It’s been a long time coming, Java SE 7. After years of development, one major company acquisition and at least a hundred thousand discussions over the future of Java, yesterday Oracle and the OpenJDK community finally released the updates they’ve been working on all this time. There are a lot of changes in this version, not the least of which is the switch in naming conventions: The OpenJDK is the basis of Java SE 7, and its the project where all work has been done on the language, rather than within the JCP.
So, let’s all grab ourselves a nice symbolic cup of coffee to tide us over while we examine the biggest changes in Java SE 7.
Core proliferation has been an issue for a while now. With every new PC and server including more cores than the last, developers are constantly receiving more horsepower for their applications. Unfortunately, as enterprises have learned over the last 10 years, developing parallel and concurrent software is not as easy as adding all those new cores to a server farm.
Doug Lea, the Java genius from SUNY Oswego, headed up the design of JSR 166y, also known as the Concurrency and collections update. He designed the Fork/Join functionality that’s used in this update.
Perhaps the best way to describe the new functions is to take a clip from the project’s wiki:
Parallel*Array (often referred to as PA) and its planned follow-ons for sets and maps, provide an easier/better way of routinely programming to take advantage of dozens to hundreds of processors/cores: If you can think about a programming problem in terms of aggregate operations on collections of elements, then we can automate parallel execution. This generally pays off if either you have lots of elements (in which case, it works well even if the operations are small/cheap), or if each of the operations are time-consuming (in which case it works well even if there are not a lot of elements). To take advantage of this, though, the aggregate processing must have a regular structure, which means that you must be able to express things in terms of apply, reduce, filter, map, cumulate, sort, uniquify, paired mappings, and so on.

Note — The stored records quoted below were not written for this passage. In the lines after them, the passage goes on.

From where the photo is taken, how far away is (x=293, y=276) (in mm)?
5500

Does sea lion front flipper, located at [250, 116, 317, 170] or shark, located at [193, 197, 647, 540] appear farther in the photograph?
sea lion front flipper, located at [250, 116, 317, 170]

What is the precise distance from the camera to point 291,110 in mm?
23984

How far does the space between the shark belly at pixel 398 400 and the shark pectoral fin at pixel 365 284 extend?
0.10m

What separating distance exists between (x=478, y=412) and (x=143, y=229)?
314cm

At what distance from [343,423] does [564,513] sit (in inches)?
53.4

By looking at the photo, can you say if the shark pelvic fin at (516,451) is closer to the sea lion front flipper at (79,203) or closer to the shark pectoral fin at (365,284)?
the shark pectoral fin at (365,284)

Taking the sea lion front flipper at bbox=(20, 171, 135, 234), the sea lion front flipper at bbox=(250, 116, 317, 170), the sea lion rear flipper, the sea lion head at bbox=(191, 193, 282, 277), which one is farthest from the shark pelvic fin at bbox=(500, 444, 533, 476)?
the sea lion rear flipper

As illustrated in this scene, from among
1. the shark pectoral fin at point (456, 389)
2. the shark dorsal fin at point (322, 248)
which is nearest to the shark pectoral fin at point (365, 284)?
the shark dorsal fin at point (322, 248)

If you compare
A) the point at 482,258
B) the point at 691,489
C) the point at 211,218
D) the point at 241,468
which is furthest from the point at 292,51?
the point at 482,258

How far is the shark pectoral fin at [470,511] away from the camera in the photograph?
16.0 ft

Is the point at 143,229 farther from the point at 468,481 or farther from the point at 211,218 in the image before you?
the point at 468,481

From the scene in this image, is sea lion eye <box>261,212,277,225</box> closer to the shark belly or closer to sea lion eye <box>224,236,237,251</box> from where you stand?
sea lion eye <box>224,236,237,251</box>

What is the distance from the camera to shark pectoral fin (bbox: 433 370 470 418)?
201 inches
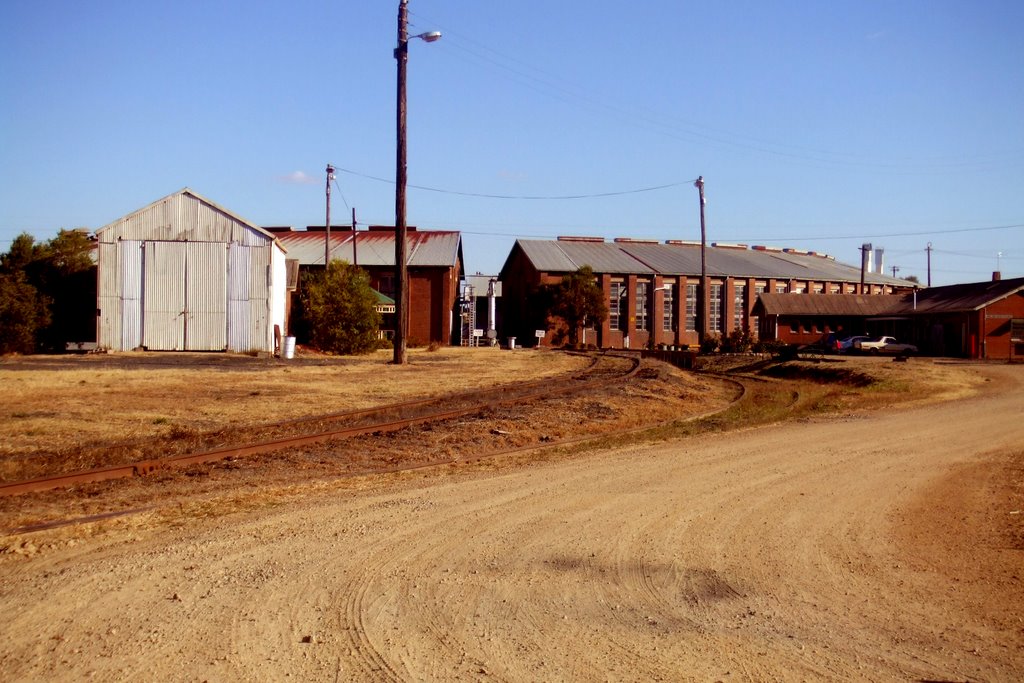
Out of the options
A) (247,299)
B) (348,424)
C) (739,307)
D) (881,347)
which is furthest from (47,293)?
(739,307)

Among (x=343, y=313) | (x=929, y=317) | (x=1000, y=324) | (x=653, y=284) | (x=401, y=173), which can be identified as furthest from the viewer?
(x=653, y=284)

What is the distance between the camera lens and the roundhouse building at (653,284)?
82188 mm

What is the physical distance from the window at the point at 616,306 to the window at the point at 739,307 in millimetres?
12305

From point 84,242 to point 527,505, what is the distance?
43274 mm

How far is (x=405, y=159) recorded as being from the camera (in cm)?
3225

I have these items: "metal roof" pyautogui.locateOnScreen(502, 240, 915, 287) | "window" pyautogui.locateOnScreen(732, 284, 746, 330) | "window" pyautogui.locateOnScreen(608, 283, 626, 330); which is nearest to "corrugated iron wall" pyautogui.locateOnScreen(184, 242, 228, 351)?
"metal roof" pyautogui.locateOnScreen(502, 240, 915, 287)

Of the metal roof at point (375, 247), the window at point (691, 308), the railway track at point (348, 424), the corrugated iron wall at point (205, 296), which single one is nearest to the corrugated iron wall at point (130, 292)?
the corrugated iron wall at point (205, 296)

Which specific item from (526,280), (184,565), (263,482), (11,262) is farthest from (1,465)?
(526,280)

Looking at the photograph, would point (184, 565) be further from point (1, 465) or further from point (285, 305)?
point (285, 305)

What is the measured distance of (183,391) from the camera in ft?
68.8

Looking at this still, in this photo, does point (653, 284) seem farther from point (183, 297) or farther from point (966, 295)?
point (183, 297)

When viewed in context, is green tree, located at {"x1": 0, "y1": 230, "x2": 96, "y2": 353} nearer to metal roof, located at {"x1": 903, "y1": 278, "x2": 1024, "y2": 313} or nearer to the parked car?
the parked car

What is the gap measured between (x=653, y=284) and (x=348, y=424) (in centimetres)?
7028

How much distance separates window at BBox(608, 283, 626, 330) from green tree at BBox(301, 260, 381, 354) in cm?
3990
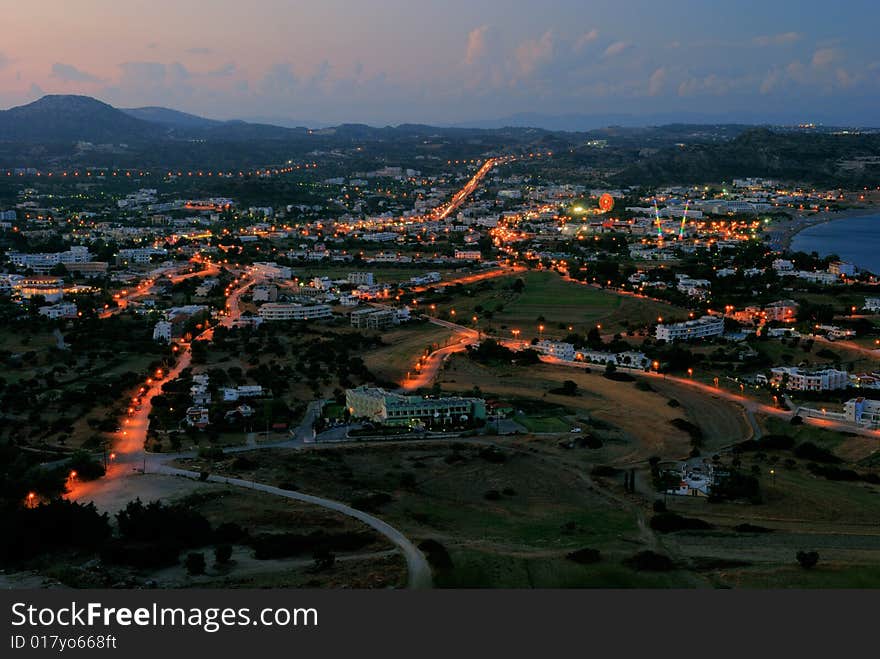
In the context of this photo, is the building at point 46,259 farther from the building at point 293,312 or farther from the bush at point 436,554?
the bush at point 436,554

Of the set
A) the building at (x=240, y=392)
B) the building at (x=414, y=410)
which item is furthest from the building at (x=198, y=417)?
the building at (x=414, y=410)

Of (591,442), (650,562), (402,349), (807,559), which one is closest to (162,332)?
(402,349)

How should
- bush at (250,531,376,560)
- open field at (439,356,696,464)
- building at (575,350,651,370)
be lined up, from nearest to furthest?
bush at (250,531,376,560)
open field at (439,356,696,464)
building at (575,350,651,370)

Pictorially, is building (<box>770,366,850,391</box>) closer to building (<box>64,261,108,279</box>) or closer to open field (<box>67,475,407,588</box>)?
open field (<box>67,475,407,588</box>)

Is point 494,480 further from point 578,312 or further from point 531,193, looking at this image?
point 531,193

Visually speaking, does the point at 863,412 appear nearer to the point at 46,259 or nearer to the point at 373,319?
the point at 373,319

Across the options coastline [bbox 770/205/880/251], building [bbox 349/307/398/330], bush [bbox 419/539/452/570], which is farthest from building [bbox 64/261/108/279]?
coastline [bbox 770/205/880/251]
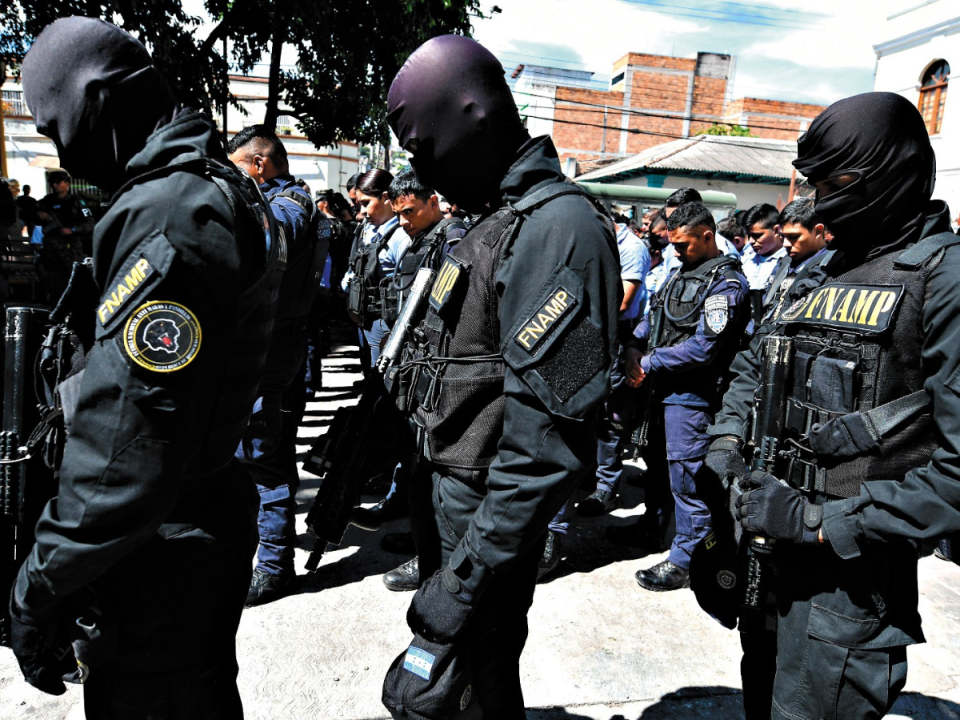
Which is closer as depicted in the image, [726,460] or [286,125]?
[726,460]

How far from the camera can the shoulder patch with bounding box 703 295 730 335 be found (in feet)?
12.2

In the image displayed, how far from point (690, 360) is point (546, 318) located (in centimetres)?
249

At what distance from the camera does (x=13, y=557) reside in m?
1.90

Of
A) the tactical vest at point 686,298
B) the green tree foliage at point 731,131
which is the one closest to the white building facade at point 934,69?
the tactical vest at point 686,298

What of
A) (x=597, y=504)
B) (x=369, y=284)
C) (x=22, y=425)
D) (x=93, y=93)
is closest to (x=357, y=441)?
(x=22, y=425)

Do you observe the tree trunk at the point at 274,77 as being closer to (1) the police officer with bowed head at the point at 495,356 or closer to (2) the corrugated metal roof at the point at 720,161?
(1) the police officer with bowed head at the point at 495,356

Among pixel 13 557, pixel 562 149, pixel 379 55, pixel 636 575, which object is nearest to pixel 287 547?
pixel 13 557

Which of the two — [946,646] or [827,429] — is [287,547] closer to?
[827,429]

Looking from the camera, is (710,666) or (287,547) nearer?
(710,666)

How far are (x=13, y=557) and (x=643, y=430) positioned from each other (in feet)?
10.7

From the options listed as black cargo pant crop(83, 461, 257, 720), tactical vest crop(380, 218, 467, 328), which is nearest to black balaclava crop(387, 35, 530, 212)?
black cargo pant crop(83, 461, 257, 720)

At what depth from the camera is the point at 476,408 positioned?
5.58 feet

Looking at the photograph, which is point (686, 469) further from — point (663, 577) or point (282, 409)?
point (282, 409)

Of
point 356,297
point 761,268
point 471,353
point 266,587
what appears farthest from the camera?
point 761,268
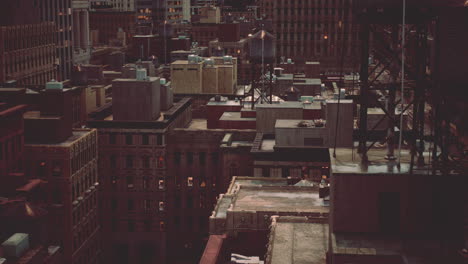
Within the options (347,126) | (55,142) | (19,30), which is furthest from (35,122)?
(19,30)

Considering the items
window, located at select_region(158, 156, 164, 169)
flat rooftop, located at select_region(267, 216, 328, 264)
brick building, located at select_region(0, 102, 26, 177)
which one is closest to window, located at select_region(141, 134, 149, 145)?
window, located at select_region(158, 156, 164, 169)

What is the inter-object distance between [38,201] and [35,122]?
11496 millimetres

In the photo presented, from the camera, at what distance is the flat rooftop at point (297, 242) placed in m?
48.9

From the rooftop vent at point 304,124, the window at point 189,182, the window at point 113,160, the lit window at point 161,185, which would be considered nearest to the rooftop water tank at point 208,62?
the window at point 189,182

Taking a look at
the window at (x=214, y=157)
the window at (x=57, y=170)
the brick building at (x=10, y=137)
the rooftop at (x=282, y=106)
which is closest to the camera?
the brick building at (x=10, y=137)

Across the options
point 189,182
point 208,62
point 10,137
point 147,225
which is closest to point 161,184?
point 189,182

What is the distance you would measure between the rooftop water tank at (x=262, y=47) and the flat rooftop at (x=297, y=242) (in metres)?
73.8

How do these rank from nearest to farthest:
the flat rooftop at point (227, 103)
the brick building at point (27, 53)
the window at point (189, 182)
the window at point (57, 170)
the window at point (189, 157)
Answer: the window at point (57, 170) → the window at point (189, 157) → the window at point (189, 182) → the flat rooftop at point (227, 103) → the brick building at point (27, 53)

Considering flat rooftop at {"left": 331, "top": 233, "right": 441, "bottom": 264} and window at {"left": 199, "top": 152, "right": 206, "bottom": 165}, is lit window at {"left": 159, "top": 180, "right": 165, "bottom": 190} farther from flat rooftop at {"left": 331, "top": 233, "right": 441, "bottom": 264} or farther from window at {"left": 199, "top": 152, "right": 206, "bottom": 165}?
flat rooftop at {"left": 331, "top": 233, "right": 441, "bottom": 264}

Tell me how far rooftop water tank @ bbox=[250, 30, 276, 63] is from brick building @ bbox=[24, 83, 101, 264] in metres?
35.0

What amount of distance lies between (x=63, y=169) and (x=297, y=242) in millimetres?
54299

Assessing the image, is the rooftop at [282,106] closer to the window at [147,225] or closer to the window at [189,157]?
the window at [189,157]

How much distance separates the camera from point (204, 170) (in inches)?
4742

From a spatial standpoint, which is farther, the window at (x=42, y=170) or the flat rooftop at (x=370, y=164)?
the window at (x=42, y=170)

So that’s what Parallel*Array does. Some people (especially those with experience with either database programming or functional programming) like this style anyway, and might use this API even without the parallelism benefits. But in turn, the fact that this style can be awkward to write out has led to all the language extension controversies about closures, function types, and related syntactic support.
Like all lightweight-task frameworks, Fork/Join (FJ) does not explicitly cope with blocked IO: If a worker thread blocks on IO, then (1) it is not available to help process other tasks, and (2) other worker threads waiting for the task to complete (i.e., to join it) may run out of work and waste CPU cycles. Neither of these issues completely eliminates potential use, but they do require a lot of explicit care.